__Required work__
Please quote exactly the lines below from the line containing "scientific name: Aves" to the line containing "scientific name: Diceros bicornis", both lines included, and nothing else.

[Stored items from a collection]

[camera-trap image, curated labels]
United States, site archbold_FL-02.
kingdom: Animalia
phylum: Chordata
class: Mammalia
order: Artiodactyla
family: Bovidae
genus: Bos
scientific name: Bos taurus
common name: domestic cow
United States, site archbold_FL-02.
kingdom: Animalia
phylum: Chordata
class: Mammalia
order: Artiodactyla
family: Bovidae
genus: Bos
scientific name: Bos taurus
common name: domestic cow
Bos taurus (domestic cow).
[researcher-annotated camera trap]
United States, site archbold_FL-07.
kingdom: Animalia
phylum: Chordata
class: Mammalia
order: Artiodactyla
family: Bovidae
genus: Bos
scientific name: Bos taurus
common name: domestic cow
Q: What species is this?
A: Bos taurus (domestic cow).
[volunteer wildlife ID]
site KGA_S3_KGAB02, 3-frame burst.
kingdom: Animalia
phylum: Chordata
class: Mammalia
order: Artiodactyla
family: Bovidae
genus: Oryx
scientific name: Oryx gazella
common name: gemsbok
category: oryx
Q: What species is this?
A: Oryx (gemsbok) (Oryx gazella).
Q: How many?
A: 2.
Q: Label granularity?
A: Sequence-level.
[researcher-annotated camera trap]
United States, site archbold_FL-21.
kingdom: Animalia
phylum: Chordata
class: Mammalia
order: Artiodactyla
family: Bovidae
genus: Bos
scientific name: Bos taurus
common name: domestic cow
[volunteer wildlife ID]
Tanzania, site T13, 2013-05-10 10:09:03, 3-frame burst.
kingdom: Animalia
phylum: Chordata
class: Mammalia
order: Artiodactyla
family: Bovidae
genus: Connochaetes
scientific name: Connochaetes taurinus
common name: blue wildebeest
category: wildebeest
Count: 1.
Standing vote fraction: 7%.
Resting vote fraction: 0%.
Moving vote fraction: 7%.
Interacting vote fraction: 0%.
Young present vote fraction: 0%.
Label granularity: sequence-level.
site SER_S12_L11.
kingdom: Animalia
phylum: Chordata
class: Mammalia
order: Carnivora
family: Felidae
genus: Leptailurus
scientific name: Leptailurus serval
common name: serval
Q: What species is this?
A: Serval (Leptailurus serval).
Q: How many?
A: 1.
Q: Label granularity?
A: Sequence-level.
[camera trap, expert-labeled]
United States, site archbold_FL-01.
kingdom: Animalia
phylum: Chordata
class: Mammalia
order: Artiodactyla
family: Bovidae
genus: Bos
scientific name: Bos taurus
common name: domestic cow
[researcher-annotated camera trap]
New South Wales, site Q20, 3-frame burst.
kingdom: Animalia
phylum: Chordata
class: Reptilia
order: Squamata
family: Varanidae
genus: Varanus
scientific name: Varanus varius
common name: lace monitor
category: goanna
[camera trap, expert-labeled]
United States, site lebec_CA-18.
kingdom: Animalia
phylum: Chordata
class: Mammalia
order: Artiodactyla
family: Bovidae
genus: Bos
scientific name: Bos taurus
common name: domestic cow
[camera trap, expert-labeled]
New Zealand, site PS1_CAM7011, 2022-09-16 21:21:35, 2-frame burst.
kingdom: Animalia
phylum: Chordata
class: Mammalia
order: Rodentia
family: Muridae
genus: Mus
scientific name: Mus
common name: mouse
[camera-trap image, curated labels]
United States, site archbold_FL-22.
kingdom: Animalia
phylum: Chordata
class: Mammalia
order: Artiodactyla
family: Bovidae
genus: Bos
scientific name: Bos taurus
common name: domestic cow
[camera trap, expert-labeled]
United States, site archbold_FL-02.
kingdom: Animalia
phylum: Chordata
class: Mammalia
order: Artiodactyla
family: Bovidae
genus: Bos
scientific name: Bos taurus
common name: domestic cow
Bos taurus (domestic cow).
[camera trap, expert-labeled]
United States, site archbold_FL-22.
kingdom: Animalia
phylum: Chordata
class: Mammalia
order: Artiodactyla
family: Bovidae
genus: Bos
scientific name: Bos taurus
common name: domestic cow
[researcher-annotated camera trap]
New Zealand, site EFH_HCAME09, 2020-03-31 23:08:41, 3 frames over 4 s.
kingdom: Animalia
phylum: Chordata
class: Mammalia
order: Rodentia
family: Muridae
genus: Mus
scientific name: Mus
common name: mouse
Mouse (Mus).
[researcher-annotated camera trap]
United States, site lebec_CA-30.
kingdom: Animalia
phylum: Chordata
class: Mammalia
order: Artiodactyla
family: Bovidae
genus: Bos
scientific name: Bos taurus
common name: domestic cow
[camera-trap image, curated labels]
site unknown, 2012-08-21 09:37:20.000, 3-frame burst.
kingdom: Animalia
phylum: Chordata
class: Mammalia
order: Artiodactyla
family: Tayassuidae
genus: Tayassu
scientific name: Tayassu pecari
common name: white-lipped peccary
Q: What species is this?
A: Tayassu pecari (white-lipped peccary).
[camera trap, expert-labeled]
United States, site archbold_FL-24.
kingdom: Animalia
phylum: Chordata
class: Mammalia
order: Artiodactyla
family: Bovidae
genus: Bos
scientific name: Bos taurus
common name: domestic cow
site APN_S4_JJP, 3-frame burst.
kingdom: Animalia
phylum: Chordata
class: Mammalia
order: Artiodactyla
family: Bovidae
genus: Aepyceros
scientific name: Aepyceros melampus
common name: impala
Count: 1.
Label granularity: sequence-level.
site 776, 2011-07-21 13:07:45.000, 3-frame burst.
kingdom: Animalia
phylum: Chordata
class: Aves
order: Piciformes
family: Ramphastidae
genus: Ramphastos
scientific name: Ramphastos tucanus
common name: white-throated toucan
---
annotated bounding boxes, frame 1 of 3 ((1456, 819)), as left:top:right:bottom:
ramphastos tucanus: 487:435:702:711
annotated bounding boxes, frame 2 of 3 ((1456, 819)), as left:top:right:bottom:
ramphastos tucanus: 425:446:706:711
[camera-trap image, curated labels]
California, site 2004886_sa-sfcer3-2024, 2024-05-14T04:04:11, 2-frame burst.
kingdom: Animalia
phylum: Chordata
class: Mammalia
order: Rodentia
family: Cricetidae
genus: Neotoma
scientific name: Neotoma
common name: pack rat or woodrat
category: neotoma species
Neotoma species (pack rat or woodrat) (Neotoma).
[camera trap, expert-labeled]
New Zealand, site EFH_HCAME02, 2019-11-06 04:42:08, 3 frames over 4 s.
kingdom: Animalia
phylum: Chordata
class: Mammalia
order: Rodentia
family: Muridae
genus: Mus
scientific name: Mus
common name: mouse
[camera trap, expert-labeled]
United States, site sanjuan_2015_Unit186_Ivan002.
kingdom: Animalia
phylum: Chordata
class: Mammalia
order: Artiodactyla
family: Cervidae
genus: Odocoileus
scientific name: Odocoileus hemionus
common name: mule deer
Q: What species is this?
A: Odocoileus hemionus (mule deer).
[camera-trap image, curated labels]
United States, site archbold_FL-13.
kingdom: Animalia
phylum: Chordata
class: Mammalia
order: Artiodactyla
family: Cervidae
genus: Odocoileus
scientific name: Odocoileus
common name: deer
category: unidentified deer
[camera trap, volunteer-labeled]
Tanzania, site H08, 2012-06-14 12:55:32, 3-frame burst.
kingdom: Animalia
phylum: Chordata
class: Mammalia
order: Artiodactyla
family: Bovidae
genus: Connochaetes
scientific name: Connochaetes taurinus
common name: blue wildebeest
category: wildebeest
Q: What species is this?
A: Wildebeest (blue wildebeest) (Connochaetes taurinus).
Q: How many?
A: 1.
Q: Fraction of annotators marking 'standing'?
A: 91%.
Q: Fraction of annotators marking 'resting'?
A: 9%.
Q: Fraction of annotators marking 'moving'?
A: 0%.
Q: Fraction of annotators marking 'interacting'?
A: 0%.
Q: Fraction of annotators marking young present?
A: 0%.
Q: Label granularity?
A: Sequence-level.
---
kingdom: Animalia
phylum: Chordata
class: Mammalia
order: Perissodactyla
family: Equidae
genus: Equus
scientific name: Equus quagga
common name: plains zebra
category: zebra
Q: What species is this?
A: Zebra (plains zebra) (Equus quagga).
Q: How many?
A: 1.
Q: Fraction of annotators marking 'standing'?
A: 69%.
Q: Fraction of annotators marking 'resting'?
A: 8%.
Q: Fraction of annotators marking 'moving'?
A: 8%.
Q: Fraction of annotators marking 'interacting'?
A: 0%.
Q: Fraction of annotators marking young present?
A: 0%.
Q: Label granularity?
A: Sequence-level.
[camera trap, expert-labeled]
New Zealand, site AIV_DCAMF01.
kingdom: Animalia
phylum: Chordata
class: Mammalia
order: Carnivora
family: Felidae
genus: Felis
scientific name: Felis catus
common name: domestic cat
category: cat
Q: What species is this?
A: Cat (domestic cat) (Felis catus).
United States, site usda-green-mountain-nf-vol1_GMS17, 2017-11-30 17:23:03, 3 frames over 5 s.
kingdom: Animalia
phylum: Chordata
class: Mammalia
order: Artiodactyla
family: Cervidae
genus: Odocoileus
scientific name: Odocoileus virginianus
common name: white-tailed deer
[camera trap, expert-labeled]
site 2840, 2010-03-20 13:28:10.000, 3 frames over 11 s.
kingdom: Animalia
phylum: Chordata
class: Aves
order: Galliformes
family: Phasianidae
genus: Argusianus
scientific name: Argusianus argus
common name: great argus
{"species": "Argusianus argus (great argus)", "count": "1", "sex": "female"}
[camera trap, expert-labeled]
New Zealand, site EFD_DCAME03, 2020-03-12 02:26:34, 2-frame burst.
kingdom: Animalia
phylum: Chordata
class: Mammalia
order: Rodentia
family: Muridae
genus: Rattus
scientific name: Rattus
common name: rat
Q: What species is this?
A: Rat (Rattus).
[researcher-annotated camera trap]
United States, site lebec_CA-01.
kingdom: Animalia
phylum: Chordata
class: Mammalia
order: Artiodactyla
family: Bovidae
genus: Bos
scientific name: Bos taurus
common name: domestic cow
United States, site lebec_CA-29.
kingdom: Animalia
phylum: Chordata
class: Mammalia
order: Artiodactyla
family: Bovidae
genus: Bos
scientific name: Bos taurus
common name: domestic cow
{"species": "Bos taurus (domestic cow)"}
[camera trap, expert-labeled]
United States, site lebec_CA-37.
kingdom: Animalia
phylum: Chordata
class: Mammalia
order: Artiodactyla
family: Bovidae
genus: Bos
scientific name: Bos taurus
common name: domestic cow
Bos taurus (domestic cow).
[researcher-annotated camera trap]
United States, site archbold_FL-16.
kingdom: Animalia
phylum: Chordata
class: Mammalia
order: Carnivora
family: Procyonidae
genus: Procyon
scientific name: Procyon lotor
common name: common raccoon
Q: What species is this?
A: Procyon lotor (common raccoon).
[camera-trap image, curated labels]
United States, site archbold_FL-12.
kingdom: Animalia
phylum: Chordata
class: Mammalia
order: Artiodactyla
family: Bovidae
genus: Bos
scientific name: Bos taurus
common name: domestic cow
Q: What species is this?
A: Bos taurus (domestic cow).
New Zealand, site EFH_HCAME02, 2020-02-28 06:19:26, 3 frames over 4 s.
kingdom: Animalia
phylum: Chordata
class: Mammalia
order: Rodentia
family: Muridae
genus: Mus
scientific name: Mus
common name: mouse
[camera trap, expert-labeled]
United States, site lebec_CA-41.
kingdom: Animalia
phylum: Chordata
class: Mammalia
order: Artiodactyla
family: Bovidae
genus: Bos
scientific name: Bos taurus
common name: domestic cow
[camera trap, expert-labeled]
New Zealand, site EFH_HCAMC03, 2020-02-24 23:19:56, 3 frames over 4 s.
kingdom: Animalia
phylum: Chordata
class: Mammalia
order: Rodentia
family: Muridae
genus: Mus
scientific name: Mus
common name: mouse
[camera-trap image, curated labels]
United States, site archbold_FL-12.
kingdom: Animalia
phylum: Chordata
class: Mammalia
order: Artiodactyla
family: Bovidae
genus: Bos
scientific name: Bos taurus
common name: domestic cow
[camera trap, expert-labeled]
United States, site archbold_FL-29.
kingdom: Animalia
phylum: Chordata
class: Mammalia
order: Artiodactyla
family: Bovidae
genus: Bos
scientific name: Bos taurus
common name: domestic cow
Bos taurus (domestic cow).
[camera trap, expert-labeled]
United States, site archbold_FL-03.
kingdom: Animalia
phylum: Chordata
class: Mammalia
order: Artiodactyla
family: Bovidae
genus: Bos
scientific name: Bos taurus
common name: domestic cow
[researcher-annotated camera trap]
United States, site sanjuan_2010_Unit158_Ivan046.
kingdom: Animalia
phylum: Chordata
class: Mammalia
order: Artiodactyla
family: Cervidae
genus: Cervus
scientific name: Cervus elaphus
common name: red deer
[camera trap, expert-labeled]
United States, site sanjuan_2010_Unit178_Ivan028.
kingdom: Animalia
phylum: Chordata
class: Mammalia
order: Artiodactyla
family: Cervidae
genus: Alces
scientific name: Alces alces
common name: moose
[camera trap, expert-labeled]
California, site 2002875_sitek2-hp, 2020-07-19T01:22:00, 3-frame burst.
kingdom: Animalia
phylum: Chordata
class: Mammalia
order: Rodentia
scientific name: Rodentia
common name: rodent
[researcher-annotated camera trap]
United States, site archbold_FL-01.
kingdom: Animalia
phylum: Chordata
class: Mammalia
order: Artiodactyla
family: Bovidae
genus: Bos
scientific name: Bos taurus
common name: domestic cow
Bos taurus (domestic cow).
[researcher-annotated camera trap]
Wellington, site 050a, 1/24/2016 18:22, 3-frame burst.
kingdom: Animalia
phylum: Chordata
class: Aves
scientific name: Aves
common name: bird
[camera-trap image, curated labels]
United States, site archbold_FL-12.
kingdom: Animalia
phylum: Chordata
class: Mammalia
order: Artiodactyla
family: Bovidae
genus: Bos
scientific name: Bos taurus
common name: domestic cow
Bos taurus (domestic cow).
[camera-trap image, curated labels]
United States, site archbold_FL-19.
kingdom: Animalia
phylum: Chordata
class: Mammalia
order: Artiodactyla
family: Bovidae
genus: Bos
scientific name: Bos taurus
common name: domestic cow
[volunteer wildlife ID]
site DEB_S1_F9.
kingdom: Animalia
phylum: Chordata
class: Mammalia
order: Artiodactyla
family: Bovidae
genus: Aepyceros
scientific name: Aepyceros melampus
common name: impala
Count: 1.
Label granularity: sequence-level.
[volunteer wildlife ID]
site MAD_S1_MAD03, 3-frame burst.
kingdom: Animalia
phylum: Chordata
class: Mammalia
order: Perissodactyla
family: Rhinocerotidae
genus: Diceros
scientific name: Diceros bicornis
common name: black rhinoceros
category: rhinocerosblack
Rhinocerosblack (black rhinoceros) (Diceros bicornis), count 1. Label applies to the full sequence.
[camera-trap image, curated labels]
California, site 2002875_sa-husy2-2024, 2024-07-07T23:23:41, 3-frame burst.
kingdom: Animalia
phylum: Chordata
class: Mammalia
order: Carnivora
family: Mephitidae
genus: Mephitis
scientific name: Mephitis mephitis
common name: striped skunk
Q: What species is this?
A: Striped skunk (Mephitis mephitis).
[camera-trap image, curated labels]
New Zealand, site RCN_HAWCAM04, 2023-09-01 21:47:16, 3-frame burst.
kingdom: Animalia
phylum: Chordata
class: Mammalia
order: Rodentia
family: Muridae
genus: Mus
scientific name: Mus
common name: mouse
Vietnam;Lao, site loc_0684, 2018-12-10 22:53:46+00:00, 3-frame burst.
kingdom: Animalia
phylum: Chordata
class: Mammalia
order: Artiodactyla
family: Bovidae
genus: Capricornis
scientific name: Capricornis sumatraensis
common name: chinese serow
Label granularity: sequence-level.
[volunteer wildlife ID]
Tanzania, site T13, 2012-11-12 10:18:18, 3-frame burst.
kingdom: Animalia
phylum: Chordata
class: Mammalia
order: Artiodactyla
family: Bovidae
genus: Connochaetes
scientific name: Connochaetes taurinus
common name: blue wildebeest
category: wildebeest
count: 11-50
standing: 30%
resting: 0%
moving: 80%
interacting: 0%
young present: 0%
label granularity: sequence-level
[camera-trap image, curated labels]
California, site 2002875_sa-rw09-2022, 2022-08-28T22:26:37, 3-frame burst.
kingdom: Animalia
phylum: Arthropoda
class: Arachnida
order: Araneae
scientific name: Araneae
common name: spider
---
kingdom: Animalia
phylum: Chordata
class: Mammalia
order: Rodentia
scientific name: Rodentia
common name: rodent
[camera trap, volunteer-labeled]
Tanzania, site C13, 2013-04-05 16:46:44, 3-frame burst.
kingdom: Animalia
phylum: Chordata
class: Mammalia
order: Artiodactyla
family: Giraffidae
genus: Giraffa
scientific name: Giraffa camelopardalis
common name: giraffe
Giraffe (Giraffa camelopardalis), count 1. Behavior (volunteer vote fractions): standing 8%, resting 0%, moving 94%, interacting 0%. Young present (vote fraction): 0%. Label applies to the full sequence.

__Answer to this task__
scientific name: Aves
common name: bird
[camera-trap image, curated labels]
United States, site archbold_FL-12.
kingdom: Animalia
phylum: Chordata
class: Mammalia
order: Artiodactyla
family: Bovidae
genus: Bos
scientific name: Bos taurus
common name: domestic cow
Bos taurus (domestic cow).
[camera-trap image, curated labels]
United States, site archbold_FL-19.
kingdom: Animalia
phylum: Chordata
class: Mammalia
order: Artiodactyla
family: Bovidae
genus: Bos
scientific name: Bos taurus
common name: domestic cow
[volunteer wildlife ID]
site DEB_S1_F9.
kingdom: Animalia
phylum: Chordata
class: Mammalia
order: Artiodactyla
family: Bovidae
genus: Aepyceros
scientific name: Aepyceros melampus
common name: impala
Count: 1.
Label granularity: sequence-level.
[volunteer wildlife ID]
site MAD_S1_MAD03, 3-frame burst.
kingdom: Animalia
phylum: Chordata
class: Mammalia
order: Perissodactyla
family: Rhinocerotidae
genus: Diceros
scientific name: Diceros bicornis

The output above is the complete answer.